Still, not bad at all. No attempt to find Bond connections this time. Except maybe that Anthony Quayle played a general of the Israeli intelligence service. And Anthony Quayle was the first who, in an episode of The Saint, was the one to drive the DB5 registered as BMT216A on screen EVER...even though it wasn't painted "silver birch" at the time.
All time classic IMHO. Can't work out why Michael Mann is not more appreciated, a superb director. The last 8 minutes is up there with anything else in cinema history.
9/10
I'd say in the film industry Michael Mann is very appreciated.
Most of his films are very well reviewed.
It's only his later work that hasn't been as acclaimed. Public Enemies and Blackhat were mediocre by Mann's standards.
Agreed. I was expecting much from Public Enemies, but it was a big letdown!
Superman II The Richard Donner Cut, so much greatness in this film often on a very subtle level.
The look Jor-El gives Lois at the end
Did you like it?
I loved it. Maybe Herzog s best film.
I've actually only seen Nosferatu, which I loved.
I didn't mind Public Enemies when I first saw it but I started watching it recently and I found it very poor. Some of the dialogue is risible!
John Milius's Dillinger was far superior. And Warren Oates actually looked like him. Check it out if you haven't seen it @Mathis1 👍
One of the biggest missed opportunities in the history of superheroes. Donner and his crew should have at least finished Superman 2. The better cut by far.
MELISSA P (Luca Guadagnino, 2005)
Italian film about a pubescent girl, at times unpleasant.
I have seen Dillinger. Great movie! Director John Milius debut I think? Warren Oates is always worth watching!
Yes, it was Milius's debut 👍
The gags here range from very poor to very amusing. All in all a disappointment.
I’d say Toy Story 3/Goldfinger are the most satisfactory threequels, personally. Greatly enjoyable, in particular in the villain and suspense in the third acts for both.
Hard for me to think of any set of Bond films as a trilogy, though I love GF. I agree Toy Story 3 is one of the best threequels. Personally I’m also a big fan of Return of the Jedi and The Last Crusade.
I like ROTJ and The Last Crusade as well. They ended their trilogies on such high quality performances.
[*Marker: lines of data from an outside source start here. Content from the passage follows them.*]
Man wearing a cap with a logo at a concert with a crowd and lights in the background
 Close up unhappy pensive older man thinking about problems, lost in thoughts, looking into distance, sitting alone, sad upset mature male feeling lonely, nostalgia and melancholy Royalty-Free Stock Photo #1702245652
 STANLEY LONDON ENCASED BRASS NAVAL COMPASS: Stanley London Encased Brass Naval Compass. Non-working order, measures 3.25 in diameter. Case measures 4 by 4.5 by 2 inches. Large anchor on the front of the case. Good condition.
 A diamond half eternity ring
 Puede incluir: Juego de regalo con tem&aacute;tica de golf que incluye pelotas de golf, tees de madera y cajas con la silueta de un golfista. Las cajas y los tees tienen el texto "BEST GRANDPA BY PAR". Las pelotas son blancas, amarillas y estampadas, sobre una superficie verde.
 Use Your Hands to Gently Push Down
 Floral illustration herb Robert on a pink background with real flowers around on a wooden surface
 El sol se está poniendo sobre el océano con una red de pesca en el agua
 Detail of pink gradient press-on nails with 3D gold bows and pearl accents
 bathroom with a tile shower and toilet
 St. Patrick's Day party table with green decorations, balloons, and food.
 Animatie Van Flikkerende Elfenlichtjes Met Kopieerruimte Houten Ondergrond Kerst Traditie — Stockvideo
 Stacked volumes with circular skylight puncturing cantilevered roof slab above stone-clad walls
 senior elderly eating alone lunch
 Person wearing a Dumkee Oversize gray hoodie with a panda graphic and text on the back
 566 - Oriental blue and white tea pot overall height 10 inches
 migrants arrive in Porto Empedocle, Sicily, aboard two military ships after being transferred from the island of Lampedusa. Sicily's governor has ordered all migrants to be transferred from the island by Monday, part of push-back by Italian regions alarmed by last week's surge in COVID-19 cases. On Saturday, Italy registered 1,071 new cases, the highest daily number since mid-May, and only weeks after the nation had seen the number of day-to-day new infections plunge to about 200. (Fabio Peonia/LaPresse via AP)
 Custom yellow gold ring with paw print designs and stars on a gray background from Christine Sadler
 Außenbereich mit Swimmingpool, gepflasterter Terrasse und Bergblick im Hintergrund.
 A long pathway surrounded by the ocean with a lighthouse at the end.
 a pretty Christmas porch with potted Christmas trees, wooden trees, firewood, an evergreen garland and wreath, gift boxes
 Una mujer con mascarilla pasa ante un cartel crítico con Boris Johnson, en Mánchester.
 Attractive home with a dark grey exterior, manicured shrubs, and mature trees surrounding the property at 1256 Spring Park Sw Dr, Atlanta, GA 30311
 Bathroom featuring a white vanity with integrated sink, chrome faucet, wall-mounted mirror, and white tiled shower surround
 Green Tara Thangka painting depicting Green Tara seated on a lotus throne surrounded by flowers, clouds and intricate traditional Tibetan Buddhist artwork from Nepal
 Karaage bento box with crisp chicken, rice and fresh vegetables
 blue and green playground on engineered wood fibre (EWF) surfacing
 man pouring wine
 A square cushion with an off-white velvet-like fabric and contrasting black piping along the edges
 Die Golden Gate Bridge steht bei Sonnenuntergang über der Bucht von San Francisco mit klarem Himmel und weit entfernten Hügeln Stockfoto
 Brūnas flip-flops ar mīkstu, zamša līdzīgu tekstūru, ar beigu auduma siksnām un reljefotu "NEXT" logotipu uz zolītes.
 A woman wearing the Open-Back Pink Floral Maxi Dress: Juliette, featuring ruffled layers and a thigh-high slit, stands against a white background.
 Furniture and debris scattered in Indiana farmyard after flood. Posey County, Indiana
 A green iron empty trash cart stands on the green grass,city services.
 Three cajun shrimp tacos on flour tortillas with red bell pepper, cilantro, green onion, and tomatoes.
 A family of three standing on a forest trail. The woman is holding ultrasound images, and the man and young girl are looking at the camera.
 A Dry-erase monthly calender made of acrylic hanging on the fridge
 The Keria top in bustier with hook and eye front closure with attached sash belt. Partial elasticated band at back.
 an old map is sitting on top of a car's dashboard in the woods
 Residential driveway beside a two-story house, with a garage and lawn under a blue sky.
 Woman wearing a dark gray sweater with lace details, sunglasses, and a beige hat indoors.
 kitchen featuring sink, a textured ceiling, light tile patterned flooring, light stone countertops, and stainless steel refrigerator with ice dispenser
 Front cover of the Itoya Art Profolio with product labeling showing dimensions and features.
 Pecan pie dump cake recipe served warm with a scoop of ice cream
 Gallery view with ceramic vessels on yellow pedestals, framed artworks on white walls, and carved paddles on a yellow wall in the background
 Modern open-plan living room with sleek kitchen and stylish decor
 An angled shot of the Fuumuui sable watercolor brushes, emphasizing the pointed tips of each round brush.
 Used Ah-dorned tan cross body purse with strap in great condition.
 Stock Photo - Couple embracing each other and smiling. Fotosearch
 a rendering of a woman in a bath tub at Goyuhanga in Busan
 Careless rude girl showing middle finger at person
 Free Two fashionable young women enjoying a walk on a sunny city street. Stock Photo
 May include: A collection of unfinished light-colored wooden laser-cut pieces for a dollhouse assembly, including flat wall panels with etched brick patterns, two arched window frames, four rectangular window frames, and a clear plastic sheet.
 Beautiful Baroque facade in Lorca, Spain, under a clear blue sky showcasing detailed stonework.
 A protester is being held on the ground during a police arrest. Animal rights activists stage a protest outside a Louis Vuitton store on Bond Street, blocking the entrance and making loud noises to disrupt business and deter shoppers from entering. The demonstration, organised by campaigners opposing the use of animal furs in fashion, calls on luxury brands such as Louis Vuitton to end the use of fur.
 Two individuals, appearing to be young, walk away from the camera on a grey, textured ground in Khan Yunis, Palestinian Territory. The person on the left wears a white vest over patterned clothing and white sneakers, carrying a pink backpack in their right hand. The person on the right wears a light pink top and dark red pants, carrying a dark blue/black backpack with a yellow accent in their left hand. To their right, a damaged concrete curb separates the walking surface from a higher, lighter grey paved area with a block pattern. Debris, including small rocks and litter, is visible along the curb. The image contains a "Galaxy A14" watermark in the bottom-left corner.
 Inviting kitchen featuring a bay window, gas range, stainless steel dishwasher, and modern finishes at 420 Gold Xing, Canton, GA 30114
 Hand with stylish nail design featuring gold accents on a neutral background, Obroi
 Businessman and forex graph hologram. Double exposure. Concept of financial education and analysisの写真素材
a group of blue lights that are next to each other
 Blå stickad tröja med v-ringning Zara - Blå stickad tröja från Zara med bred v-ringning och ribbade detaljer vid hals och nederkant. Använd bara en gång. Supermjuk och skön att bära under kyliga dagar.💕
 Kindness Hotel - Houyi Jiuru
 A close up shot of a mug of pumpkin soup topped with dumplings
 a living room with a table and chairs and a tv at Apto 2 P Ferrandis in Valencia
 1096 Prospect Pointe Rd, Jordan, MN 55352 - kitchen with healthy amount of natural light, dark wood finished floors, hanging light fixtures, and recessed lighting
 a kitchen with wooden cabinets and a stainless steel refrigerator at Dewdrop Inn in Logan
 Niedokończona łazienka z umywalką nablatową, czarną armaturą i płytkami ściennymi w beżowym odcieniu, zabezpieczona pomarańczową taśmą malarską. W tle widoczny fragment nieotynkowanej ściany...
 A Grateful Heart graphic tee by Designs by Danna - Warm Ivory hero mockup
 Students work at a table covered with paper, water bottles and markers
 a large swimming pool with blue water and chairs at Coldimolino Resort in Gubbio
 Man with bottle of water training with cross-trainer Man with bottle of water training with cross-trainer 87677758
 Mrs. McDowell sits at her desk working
What exactly are you getting at? Keep in mind, these movies were filmed together and effectively just edited into three separate films. They weren't exactly going to be like a standard set of three films that are conceived and shot separately from one another.
A big part of what makes LOTR the most impressive trilogy is the consistency, and it shows since they were all filmed together. It’s one continuous epic story, just taking place in 3 separate films.